# DIRECTIONS FOR THIS TASK
Copy every entry below, exactly and in full.

Stored items:
= Beginning of Section =
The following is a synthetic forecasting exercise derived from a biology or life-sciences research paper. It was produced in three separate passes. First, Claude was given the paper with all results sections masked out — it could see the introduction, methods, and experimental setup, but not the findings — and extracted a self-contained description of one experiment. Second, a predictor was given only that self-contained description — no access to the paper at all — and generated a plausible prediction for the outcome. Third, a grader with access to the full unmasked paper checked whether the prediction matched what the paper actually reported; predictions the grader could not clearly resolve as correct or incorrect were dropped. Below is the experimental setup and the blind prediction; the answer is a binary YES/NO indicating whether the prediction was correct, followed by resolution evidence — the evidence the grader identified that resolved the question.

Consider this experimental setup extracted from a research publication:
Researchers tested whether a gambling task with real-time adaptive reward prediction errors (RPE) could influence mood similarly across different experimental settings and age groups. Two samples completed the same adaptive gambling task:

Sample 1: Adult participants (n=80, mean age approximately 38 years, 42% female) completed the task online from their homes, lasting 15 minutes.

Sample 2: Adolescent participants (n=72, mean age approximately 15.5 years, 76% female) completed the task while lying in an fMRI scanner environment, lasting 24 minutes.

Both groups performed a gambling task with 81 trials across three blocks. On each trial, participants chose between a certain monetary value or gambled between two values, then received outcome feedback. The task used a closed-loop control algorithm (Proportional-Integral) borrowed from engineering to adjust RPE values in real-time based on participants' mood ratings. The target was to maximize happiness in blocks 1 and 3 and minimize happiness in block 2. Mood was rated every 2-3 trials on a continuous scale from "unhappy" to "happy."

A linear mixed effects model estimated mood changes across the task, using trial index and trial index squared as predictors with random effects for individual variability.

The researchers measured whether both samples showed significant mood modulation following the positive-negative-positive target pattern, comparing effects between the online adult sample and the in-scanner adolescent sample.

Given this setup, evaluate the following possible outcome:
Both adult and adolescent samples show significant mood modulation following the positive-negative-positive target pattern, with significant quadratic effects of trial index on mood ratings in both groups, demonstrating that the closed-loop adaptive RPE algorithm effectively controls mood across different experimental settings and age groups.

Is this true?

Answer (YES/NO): YES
= End of Section =
# ANSWER SPACE
The following is a synthetic forecasting exercise derived from a biology or life-sciences research paper. It was produced in three separate passes. First, Claude was given the paper with all results sections masked out — it could see the introduction, methods, and experimental setup, but not the findings — and extracted a self-contained description of one experiment. Second, a predictor was given only that self-contained description — no access to the paper at all — and generated a plausible prediction for the outcome. Third, a grader with access to the full unmasked paper checked whether the prediction matched what the paper actually reported; predictions the grader could not clearly resolve as correct or incorrect were dropped. Below is the experimental setup and the blind prediction; the answer is a binary YES/NO indicating whether the prediction was correct, followed by resolution evidence — the evidence the grader identified that resolved the question.

Consider this experimental setup extracted from a research publication:
Researchers tested whether a gambling task with real-time adaptive reward prediction errors (RPE) could influence mood similarly across different experimental settings and age groups. Two samples completed the same adaptive gambling task:

Sample 1: Adult participants (n=80, mean age approximately 38 years, 42% female) completed the task online from their homes, lasting 15 minutes.

Sample 2: Adolescent participants (n=72, mean age approximately 15.5 years, 76% female) completed the task while lying in an fMRI scanner environment, lasting 24 minutes.

Both groups performed a gambling task with 81 trials across three blocks. On each trial, participants chose between a certain monetary value or gambled between two values, then received outcome feedback. The task used a closed-loop control algorithm (Proportional-Integral) borrowed from engineering to adjust RPE values in real-time based on participants' mood ratings. The target was to maximize happiness in blocks 1 and 3 and minimize happiness in block 2. Mood was rated every 2-3 trials on a continuous scale from "unhappy" to "happy."

A linear mixed effects model estimated mood changes across the task, using trial index and trial index squared as predictors with random effects for individual variability.

The researchers measured whether both samples showed significant mood modulation following the positive-negative-positive target pattern, comparing effects between the online adult sample and the in-scanner adolescent sample.

Given this setup, evaluate the following possible outcome:
Both adult and adolescent samples show significant mood modulation following the positive-negative-positive target pattern, with significant quadratic effects of trial index on mood ratings in both groups, demonstrating that the closed-loop adaptive RPE algorithm effectively controls mood across different experimental settings and age groups.

Is this true?

Answer (YES/NO): YES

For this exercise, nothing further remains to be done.